Jade McGlynn

Is Russia ready for life after Putin?

When Russians headed to the polls last week, the Duma election results were never in doubt: Putin’s United Russia party won two-thirds of the seats, while the rest went to the tame ‘systemic opposition’. But even if the outcome wasn’t a surprise, the manner of Putin’s victory should ring alarm bells about what happens in Russia when he eventually departs.

The Kremlin ‘won’ the Duma elections insofar as United Russia received the number of seats it wanted. It did this on just 50 per cent of the vote, down on previous elections, with widespread violations, and at the cost of what little credibility the electoral process still enjoyed.
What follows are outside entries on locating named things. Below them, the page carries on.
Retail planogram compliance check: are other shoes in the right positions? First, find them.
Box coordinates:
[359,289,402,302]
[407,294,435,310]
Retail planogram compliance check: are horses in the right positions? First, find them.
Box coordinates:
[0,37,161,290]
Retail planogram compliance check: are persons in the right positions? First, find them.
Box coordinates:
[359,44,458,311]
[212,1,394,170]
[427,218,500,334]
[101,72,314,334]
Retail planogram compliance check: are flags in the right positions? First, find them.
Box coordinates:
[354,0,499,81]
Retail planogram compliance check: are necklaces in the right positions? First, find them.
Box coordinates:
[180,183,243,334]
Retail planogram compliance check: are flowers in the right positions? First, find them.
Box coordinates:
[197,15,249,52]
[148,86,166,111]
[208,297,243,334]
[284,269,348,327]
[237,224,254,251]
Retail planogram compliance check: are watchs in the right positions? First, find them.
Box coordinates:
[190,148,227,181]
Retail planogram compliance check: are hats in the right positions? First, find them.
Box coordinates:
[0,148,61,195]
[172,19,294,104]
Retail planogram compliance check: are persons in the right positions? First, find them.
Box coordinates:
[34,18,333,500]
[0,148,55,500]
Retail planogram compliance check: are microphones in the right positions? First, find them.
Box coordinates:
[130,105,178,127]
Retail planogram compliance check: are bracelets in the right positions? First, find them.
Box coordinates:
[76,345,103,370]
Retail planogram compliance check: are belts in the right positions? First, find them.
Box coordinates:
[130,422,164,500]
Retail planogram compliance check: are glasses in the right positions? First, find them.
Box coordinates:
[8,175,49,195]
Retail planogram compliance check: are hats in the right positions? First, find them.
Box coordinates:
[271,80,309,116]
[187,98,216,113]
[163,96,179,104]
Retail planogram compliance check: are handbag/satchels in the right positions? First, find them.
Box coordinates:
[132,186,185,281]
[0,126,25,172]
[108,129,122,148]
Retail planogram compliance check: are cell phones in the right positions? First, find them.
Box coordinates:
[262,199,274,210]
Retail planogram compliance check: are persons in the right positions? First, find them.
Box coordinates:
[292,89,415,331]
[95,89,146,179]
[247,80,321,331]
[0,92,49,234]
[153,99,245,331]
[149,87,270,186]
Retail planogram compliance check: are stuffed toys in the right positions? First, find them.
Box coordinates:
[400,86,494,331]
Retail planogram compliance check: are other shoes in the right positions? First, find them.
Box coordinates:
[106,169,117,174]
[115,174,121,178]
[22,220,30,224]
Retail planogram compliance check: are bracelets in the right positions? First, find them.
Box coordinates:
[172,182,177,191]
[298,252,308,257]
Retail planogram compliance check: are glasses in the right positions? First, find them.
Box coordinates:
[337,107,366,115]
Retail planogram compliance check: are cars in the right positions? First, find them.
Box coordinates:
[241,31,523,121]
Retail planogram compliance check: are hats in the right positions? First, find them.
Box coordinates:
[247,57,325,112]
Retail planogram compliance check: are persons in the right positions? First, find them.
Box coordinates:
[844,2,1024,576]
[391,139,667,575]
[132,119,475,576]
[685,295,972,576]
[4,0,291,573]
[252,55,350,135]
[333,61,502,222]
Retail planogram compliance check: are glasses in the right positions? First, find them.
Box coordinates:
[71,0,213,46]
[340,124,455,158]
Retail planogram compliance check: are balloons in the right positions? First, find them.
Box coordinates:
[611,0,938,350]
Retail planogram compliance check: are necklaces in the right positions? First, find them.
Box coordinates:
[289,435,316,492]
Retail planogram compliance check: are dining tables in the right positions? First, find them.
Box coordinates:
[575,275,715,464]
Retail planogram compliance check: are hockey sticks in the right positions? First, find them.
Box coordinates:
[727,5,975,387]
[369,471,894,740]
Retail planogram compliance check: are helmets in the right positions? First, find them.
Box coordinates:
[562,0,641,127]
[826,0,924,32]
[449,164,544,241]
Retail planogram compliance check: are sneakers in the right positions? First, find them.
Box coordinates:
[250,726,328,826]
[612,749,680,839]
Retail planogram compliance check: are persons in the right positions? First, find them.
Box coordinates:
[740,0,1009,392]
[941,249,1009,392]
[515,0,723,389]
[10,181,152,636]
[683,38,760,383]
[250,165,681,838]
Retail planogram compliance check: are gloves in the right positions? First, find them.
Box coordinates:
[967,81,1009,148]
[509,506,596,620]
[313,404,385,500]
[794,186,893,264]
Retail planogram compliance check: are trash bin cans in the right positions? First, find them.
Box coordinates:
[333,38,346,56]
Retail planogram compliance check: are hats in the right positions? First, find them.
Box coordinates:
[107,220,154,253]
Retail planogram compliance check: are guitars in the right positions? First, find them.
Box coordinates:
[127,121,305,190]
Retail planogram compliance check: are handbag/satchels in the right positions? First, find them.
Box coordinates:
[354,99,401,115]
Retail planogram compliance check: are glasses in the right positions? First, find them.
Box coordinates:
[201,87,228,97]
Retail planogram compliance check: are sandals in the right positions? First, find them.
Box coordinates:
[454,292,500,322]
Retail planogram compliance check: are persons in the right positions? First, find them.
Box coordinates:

In regimes like Russia, elections are not for the people, but for the autocrats. The authorities turn any election into a vote for something, rather than a choice from among several options. But even the semblance of reality and unpredictability with which Russian elections under Putin were once carried out is no more. The pretence of democracy has all but disappeared.

Egregious ballot stuffing, a crackdown on opposition candidates, and a litany of dirty tricks deployed against the Navalny movement’s smart voting campaign – which told voters which candidate had the best chance of beating the United Russia candidate – were all features of this election.

Many Russians, young or old, do not see the West as worthy of emulation

Putin’s continued crackdown on the Navalny movement is nothing new. But by crushing his opponents – and political life more generally – so thoroughly it makes it difficult to see how any transition of Putin from power can happen smoothly, whenever that time does come.

Last year, the Russian government brought in a raft of constitutional amendments that allow Putin to stay in power until 2036. But these changes were also intended to pave the way for a more collective, parliamentary, system to replace him.